The primary rating instrument used for assessing manic symptoms in these trials was YMRS, an 11-item clinician-rated scale traditionally used to assess the degree of manic symptomatology (irritability, disruptive/aggressive behavior, sleep, elevated mood, speech, increased activity, sexual interest, language/thought disorder, thought content, appearance, and insight) in a range from 0 (no manic features) to 60 (maximum score).

The results of the trials follow:

Monotherapy

In two 12-week trials (n=300, n=299) comparing SEROQUEL to placebo, SEROQUEL was superior to placebo in the reduction of the YMRS total score at weeks 3 and 12. The majority of patients in these trials taking SEROQUEL were dosed in a range between 400 and 800 mg per day.

Adjunct Therapy

In this 3-week placebo-controlled trial, 170 patients with acute bipolar mania (YMRS ≥ 20) were randomized to receive SEROQUEL or placebo as adjunct treatment to lithium or divalproex. Patients may or may not have received an adequate treatment course of lithium or divalproex prior to randomization. SEROQUEL was superior to placebo when added to lithium or divalproex alone in the reduction of YMRS total score.

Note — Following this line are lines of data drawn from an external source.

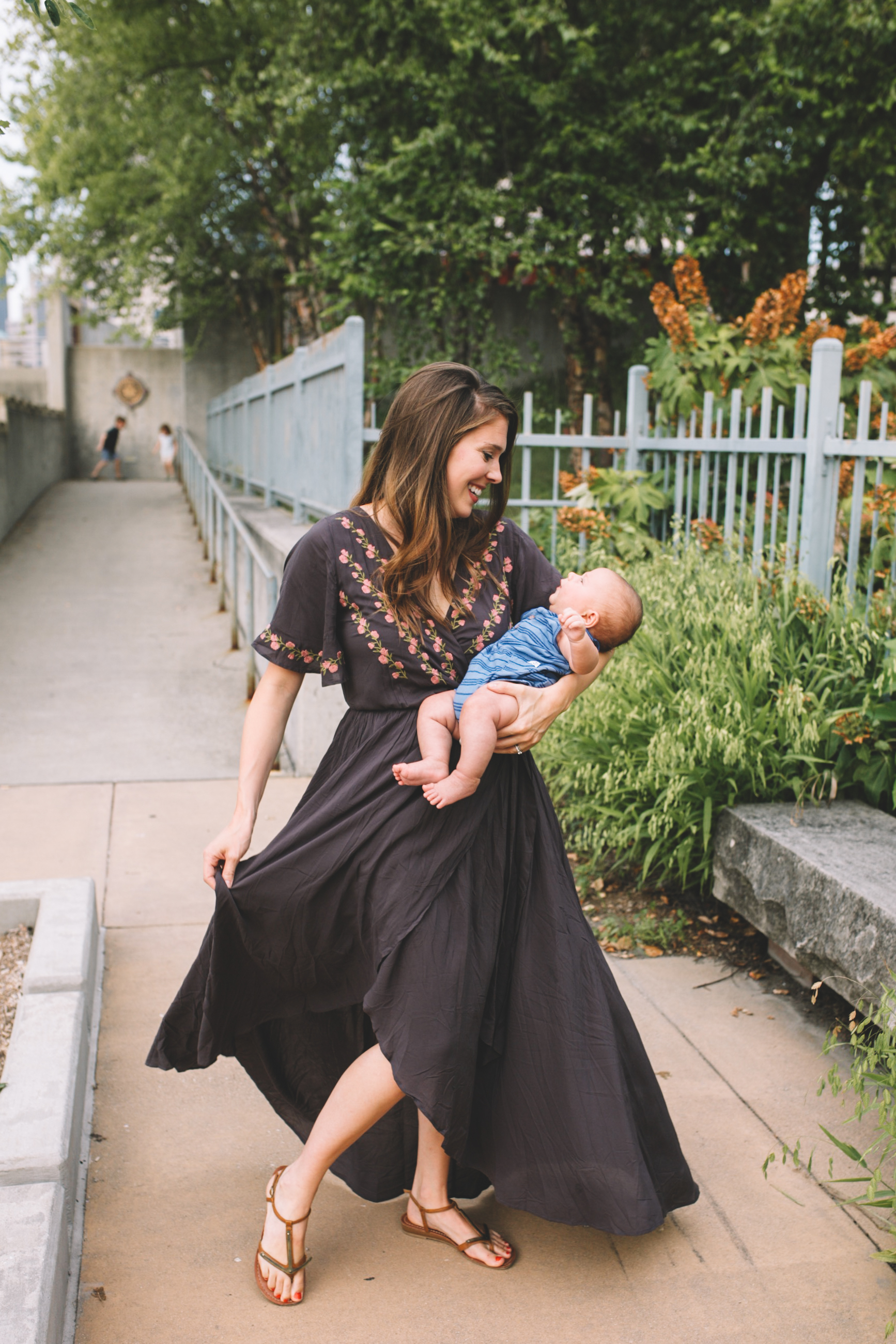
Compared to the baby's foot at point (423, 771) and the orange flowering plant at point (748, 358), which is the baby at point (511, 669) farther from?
the orange flowering plant at point (748, 358)

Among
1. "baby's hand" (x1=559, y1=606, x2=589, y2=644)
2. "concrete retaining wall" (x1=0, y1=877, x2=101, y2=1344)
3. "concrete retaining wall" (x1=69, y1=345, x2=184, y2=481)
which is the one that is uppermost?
"concrete retaining wall" (x1=69, y1=345, x2=184, y2=481)

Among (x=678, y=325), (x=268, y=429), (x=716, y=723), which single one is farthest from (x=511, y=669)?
(x=268, y=429)

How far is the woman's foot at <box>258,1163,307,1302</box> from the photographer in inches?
90.3

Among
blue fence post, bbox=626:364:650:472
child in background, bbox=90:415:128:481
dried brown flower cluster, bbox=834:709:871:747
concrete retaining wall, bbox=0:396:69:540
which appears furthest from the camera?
child in background, bbox=90:415:128:481

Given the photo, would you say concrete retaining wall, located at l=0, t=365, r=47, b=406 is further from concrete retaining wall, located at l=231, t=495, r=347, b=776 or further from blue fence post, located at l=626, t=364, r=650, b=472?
blue fence post, located at l=626, t=364, r=650, b=472

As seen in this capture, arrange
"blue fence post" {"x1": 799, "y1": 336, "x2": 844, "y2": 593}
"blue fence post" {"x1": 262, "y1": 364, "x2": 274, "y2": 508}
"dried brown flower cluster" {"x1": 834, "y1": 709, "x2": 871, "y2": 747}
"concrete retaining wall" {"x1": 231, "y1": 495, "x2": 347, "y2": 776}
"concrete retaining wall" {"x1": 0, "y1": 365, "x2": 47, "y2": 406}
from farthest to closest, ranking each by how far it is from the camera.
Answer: "concrete retaining wall" {"x1": 0, "y1": 365, "x2": 47, "y2": 406}, "blue fence post" {"x1": 262, "y1": 364, "x2": 274, "y2": 508}, "concrete retaining wall" {"x1": 231, "y1": 495, "x2": 347, "y2": 776}, "blue fence post" {"x1": 799, "y1": 336, "x2": 844, "y2": 593}, "dried brown flower cluster" {"x1": 834, "y1": 709, "x2": 871, "y2": 747}

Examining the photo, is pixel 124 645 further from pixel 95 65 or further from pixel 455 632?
pixel 95 65

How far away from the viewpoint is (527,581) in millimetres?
2555

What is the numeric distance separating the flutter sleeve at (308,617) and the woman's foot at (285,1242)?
1.04 metres

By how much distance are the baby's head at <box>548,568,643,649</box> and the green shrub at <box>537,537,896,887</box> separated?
1.57m

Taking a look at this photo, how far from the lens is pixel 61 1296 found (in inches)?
84.8

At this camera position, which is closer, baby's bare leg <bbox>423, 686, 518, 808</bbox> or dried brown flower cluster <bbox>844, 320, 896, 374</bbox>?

The majority of patients in this trial taking SEROQUEL were dosed in a range between 400 and 800 mg per day. In a similarly designed trial (n=200), SEROQUEL was associated with an improvement in YMRS scores but did not demonstrate superiority to placebo, possibly due to a higher placebo effect.

Schizophrenia

The efficacy of SEROQUEL in the treatment of schizophrenia was established in 3 short-term (6-week) controlled trials of inpatients with schizophrenia who met DSM III-R criteria for schizophrenia. Although a single fixed dose haloperidol arm was included as a comparative treatment in one of the three trials, this single haloperidol dose group was inadequate to provide a reliable and valid comparison of SEROQUEL and haloperidol.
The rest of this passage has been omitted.